DETAILED DESCRIPTION OF THE INVENTION The present invention relates to a method for manufacturing a steel member having a double coating layer of a Nb or V carbide layer and a Cr carbide layer.

Carbides of Group Va elements, namely V, Nb, and Ta, in steel,
Coating with Ti carbide or Cr carbide improves the wear resistance, corrosion resistance, etc. of steel depending on the characteristics of the carbide.
Because of their improved oxidation resistance, these carbide coatings have already been effectively put to practical use industrially. However, when we examine the properties of these carbides in detail, we find that group Va element carbides are extremely wear-resistant, and when coated on parts that require particularly high wear resistance, they have a high resistance to wear. Durability improves dramatically, but because it has poor oxidation resistance, when used continuously at temperatures above 400-500°C, the carbide layer becomes oxide and easily falls off or wears out. Therefore, it is not possible to exhibit the excellent wear resistance.

On the other hand, when Cr carbide is coated on the surface of a hot forging die used at high temperatures, for example, it has extremely high oxidation resistance at high temperatures, but is considerably inferior in terms of wear resistance. In order to provide a new and useful steel member by skillfully combining the properties of the various carbides described above, the present inventors have conducted various studies and found that Nb or V, which has excellent wear resistance, is added to the surface of the steel matrix. By applying an intermediate coating layer made of carbide and an outermost coating layer made of Cr carbide, which has excellent oxidation resistance, it is first exposed to a high-temperature oxidizing atmosphere, and then has durability such as wear resistance during use. It was confirmed that a steel member suitable for use as a material for molds requiring properties such as hot forging molds, extrusion molds, die-casting molds, and glass molding molds was confirmed.
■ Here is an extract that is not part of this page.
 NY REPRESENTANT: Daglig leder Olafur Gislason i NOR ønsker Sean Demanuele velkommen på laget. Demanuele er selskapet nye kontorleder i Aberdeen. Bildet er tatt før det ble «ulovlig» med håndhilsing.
An object of the present invention is to provide a method for manufacturing a steel member having such a double coating layer. That is, the present invention provides an intermediate coating consisting of a carbide layer of Nb or V on the surface of the steel matrix by holding the steel material immersed in a molten acid bath containing Nb or V, using carbon present in the steel base as a carbon source. The first step is to form a layer, and then the steel material is immersed and held in a molten acid bath containing Cr to further form an outermost coating layer made of a Cr carbide layer on the intermediate coating layer. A steel having a double coating layer of a carbide layer of Nb or V, characterized by a second step, in which the steel material and the intermediate coating layer, and the intermediate coating layer and the outermost coating layer are firmly bonded. This is Bumura's manufacturing method.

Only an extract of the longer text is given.